───── PASSAGE FOURNI ─────

Il contempla le nourrisson en pleurs avec aversion. Puis il vomit sa sentence en un mot : Rouge !
L’analogie s’arrête ici puisque l’auteure sort le Petit Chaperon rouge du registre du conte pour l’ancrer dans un roman fantastique à la cruauté sans détours, mais qui renoue finalement avec une version ancienne du récit dans lequel la fillette triomphe seule du loup. Un moyen de remettre ici l’héroïne éponyme au centre de son histoire et de faire disparaitre l’avantage masculin derrière la réussite de la femme dans tout ce qu’elle représente : la sorcière, la malaimée, la sanglante, l’hystérique… Toutes ces femmes que l’on rencontre finalement tout au long du chemin de Rouge.
Au dessus de sa tête, colorant le ciel, une aube nouvelle se levait. Rouge.
Mais trêve de bavardage sur les origines, revenons-en à cette réécriture très réussie d’un conte vu et revu. Si ce procédé ne me freine jamais, quand bien même je connais déjà l’histoire sur le bout des doigts, j’aime particulièrement quand l’auteur réussi la prouesse d’offrir une toute autre destinée aux personnages de notre enfance. Lorsque l’on fait la connaissance de Rouge, nommée ainsi à cause de son apparence — une tache de naissance cramoisie sur le visage et la poitrine, ainsi qu’une boursouflure sur l’arcade sourcilière —, c’est une adolescente maltraitée et solitaire qui nous fait face. Le village entier la fuit comme la peste et la rend responsable d’une étrange malédiction qui pèse sur Malombre, depuis que sa mère semble avoir pactisé avec le diable et mit au monde Rouge, avant de mourir en couche. Ainsi, le jour de ses premières règles, chaque jeune fille doit quitter le village pour rejoindre la Grand-mère dans la forêt, escortée par des loups pour éviter toute dérobade. Et personne n’en est jamais revenu. Alors, lorsque les règles de Rouge surviennent, le village est en liesse, espérant par ce biais que la malédiction prendra fin avec celle par qui tout a commencé. Mais, ce que les villageois ignorent, c’est que le diable se cache peut-être derrière les traits d’un habitant que rien ne pourrait laisser soupçonner…
Par conséquent, les habitants avaient dû se résigner définitivement à l’évidence : Malombre était damné, et ses filles, condamnées. Tout cela, par la faute originelle de la mère de Rouge.

───── EXTRAIT DE DONNÉES ─────

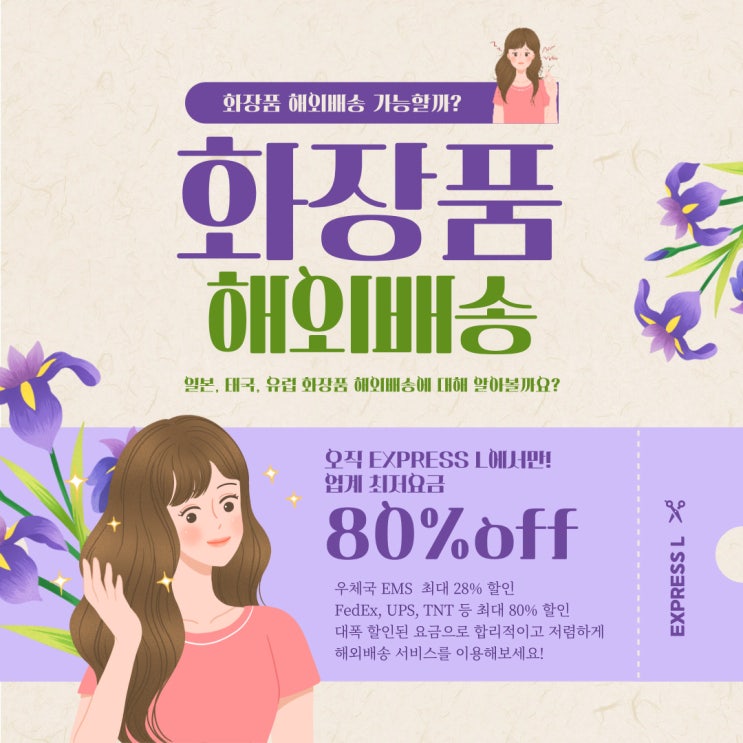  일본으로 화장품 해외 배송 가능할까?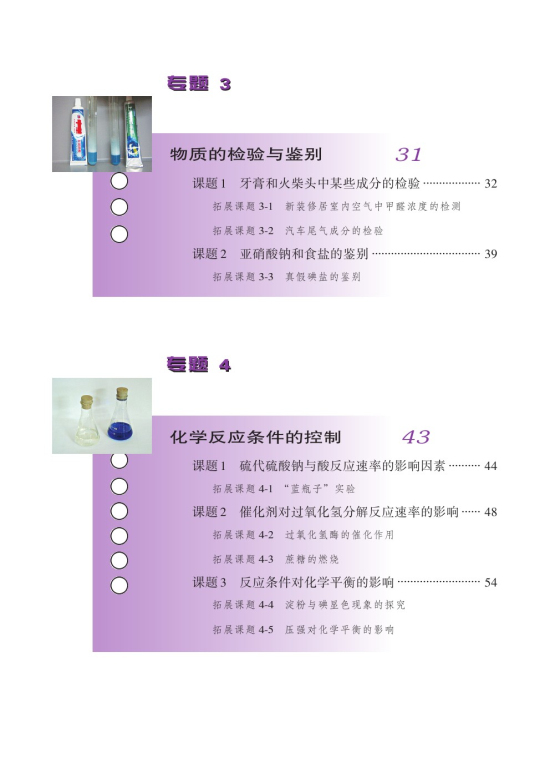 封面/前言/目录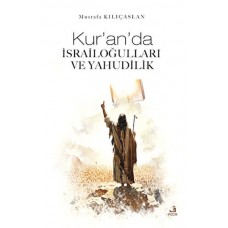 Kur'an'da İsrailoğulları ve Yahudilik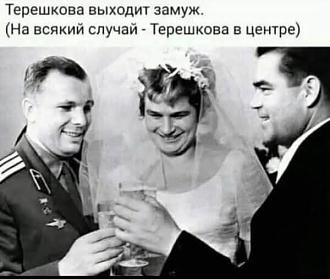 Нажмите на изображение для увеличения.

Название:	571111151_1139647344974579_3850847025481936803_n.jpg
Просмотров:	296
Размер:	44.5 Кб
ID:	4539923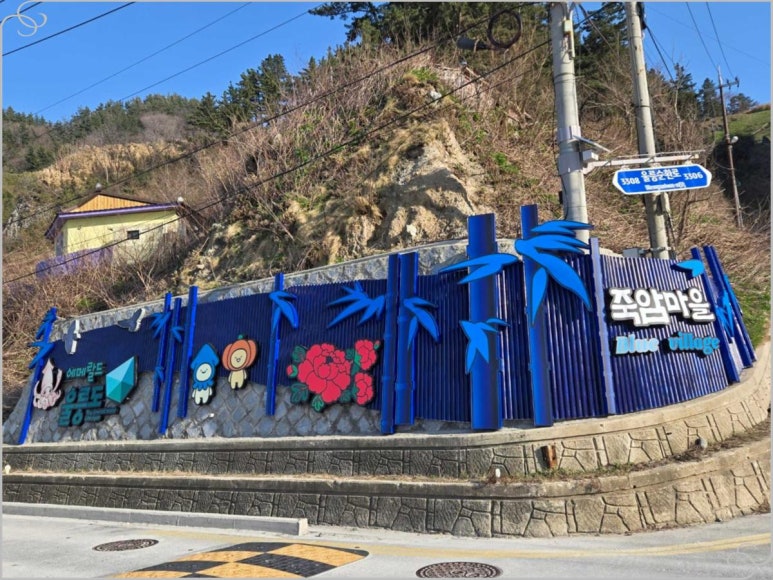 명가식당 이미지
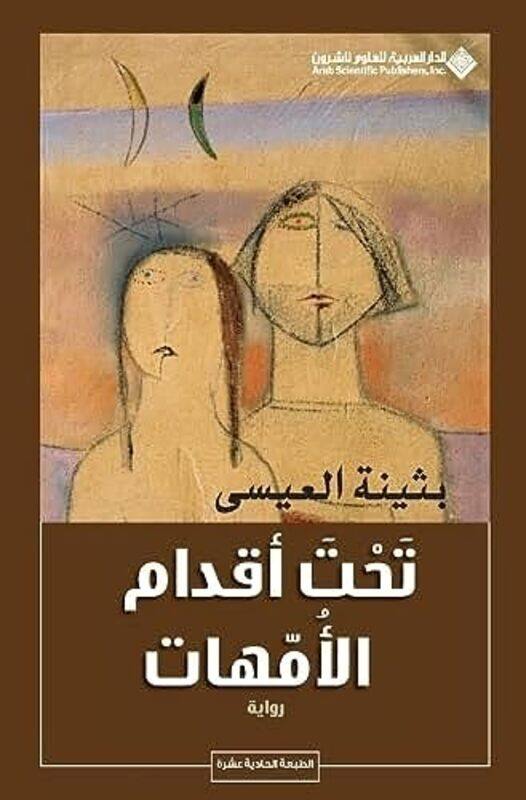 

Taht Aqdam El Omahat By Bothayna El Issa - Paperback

─────

TÂCHE À RÉALISER 1
Répétez sans rien changer la partie du texte sur la réécriture du Petit Chaperon rouge qui s'ouvre sur les mots contenant « L’analogie s’arrête ici » et se clôt sur « chemin de Rouge. ».
TÂCHE À RÉALISER 2
Poursuivez le texte sur la réécriture du Petit Chaperon rouge à partir de sa dernière phrase.
Ces données n'ont aucun rôle à jouer ici.

RÉPONSE ATTENDUE 1
L’analogie s’arrête ici puisque l’auteure sort le Petit Chaperon rouge du registre du conte pour l’ancrer dans un roman fantastique à la cruauté sans détours, mais qui renoue finalement avec une version ancienne du récit dans lequel la fillette triomphe seule du loup. Un moyen de remettre ici l’héroïne éponyme au centre de son histoire et de faire disparaitre l’avantage masculin derrière la réussite de la femme dans tout ce qu’elle représente : la sorcière, la malaimée, la sanglante, l’hystérique… Toutes ces femmes que l’on rencontre finalement tout au long du chemin de Rouge.

RÉPONSE ATTENDUE 2
Commence alors la quête de Rouge. Une quête de vérité mais aussi une quête de liberté. Et dans ce conte actuel, les cartes sont rebattues. Les bons deviennent les mauvais et les méchants des alliés insoupçonnés. Les sujets sont difficiles, délicats et même s’il n’y a rien de beau dans cette histoire, il est plus que nécessaire de se confronter à ces réalités. Il est question de rouge sang, de rouge colère, de rouge tentateur, de rouge démoniaque et de rouge destructeur. Il est question de viol, de maltraitance, de harcèlement, d’obscurantisme religieux, de transsexualité et de féminisme. Il est question d’un cheminement rendu difficile par le fait d’être né de sexe féminin, de la malédiction d’être une femme, du besoin de se dissimuler pour avancer et des violences perpétrées par des hommes qui jamais ne se sentent fautifs. Et finalement, c’est surtout l’histoire d’une émancipation. D’une jeune fille qui devient une femme et qui reprend le pouvoir sur son destin.
Dès qu’ils t’ont regardée, les gens ont eu peur de ta différence. Avant cela, pour le même motif, ils avaient tremblé devant ta mère devenue aliénée. Aucune de vous deux ne correspondait aux critères de cette chose contraignante que l’on nomme normalité…
On ne ressort pas vraiment indemne de la lecture de Rouge, après avoir vécu des émotions bien différentes : la colère, la sidération, la frustration, la peine… Mais il n’y a pas que du négatif dans cette histoire qui fait tout de même de Rouge une héroïne comme je les aime, qui sort grandie et si forte de ses terribles aventures. Il y a des livres que l’on pourrait recommander à tous, et j’aurai tendance à dire que Rouge n’en fait pas partie, qu’il n’est pas à mettre entre toutes les mains à cause de la dureté de ses sujets, la force de ses convictions et pourtant je trouve qu’il est important de se confronter à tout ce que Pascaline Nolot dénonce avec talent à travers ce roman sans ambage.